As for whether Australia should increase its defence spending, White believes we might have to, but only to ensure that we can look after ourselves, not because Trump’s administration wants us to. As far as White sees it, the issue is not whether our defence spending should be increased; rather, it is to sort out how best to spend our defence budget:
“The key step is to decide that our armed forces must be designed primarily to defend Australia independently rather than to support America in a war with China. Once that is agreed, it becomes much easier to decide what capabilities we need.”
The Lowy Institute’s Sam Roggeveen, who argues Australia should behave like an echidna that curls into a ball and relies on its spines for protection, agrees with White. He thinks a more ‘respectable’ reason for lifting defence spending is precisely that the US has become less reliable.
As historians tell us, Australia’s fear and anxiety about external threats are not new. We feared China/Chineseness during the gold rush, the White Australia period and the Cold War. We then feared the Japan threat in the 1980s, and the Indonesia threat towards the end of the 20th century. Now, Australia fears the China threat once again.
But Australia has also lived in fear of abandonment, first by mother Britain, then by Uncle Sam. This entrenched fear of external threats, when combined with the fear of being abandoned by an external powerful protector, makes a paradigm shift in our foreign policy almost unimaginable. But reimagine we must, according to strategic realists.

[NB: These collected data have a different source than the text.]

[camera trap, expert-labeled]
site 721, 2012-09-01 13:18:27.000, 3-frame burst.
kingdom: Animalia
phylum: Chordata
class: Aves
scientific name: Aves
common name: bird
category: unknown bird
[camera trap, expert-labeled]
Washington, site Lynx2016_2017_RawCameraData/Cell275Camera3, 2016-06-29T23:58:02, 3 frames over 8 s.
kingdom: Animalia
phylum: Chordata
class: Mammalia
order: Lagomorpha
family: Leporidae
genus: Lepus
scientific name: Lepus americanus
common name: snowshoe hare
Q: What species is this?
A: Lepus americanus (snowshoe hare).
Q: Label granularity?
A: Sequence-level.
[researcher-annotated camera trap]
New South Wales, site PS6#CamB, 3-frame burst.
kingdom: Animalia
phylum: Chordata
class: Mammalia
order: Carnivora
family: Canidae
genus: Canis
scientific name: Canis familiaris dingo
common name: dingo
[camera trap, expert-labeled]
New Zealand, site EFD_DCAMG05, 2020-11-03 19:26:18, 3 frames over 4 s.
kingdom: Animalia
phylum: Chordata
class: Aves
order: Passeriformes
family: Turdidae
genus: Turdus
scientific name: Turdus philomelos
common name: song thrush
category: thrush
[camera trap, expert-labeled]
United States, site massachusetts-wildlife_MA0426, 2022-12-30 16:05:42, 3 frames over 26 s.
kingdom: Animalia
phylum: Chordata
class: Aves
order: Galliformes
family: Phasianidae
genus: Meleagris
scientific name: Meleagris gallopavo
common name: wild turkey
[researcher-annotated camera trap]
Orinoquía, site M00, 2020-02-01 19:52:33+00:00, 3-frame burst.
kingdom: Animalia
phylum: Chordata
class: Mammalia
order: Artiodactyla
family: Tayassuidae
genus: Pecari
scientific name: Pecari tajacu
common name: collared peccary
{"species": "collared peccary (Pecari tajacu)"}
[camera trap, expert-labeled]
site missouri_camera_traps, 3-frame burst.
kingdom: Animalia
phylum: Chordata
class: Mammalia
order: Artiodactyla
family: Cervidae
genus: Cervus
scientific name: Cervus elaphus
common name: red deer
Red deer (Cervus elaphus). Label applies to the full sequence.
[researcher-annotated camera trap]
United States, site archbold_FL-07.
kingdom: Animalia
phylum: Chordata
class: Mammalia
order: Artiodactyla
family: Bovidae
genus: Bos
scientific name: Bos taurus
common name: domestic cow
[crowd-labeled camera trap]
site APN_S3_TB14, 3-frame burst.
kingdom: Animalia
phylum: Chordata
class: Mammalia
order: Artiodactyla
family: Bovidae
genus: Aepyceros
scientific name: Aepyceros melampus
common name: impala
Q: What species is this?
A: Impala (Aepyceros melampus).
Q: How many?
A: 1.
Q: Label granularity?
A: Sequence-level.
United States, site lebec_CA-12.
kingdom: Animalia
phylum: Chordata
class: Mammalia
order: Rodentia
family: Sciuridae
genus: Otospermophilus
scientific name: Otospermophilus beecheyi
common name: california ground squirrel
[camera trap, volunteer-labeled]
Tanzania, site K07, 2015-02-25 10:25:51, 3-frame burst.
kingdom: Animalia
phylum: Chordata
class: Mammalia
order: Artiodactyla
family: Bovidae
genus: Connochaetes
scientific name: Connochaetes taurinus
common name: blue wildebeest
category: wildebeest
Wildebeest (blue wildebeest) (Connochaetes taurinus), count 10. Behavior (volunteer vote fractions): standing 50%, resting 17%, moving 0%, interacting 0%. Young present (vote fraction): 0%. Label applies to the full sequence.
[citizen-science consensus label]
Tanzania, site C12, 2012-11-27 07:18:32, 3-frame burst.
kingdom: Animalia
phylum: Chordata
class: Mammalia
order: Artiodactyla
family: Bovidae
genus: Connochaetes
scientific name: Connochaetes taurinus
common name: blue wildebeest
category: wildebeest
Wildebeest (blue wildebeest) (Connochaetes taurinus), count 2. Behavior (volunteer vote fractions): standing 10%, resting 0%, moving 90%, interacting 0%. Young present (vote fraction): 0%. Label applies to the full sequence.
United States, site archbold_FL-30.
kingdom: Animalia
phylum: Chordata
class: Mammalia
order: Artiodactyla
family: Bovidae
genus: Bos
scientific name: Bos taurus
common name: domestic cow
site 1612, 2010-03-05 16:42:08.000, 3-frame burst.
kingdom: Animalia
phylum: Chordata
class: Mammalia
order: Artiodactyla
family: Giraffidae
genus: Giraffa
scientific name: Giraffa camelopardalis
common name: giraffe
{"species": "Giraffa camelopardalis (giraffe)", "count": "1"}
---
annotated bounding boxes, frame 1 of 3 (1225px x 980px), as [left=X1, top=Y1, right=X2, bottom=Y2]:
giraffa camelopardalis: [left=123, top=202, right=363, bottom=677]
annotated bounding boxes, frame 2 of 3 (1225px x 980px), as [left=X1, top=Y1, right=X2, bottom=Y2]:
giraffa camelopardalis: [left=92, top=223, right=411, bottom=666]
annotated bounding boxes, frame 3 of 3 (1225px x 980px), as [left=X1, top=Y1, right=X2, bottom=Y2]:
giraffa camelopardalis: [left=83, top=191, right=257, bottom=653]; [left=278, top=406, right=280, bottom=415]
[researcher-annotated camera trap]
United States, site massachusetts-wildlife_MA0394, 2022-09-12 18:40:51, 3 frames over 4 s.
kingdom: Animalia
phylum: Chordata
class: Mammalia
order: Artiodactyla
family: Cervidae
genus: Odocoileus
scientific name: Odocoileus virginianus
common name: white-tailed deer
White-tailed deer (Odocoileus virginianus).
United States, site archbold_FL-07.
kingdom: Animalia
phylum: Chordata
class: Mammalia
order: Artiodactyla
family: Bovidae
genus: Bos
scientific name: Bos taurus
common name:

That is why White believes a revolution in our foreign policy thinking – a revolution similar to the one that’s happening in Europe – is what Australia needs. Revolutions are never ‘easy and comfortable’. But given the cold ‘hard new world’ we’re in today, White believes that, while Australia should by no means sever its ties with the US, the sooner we abandon the illusion that America is going to manage China for us, the safer we will be as a nation.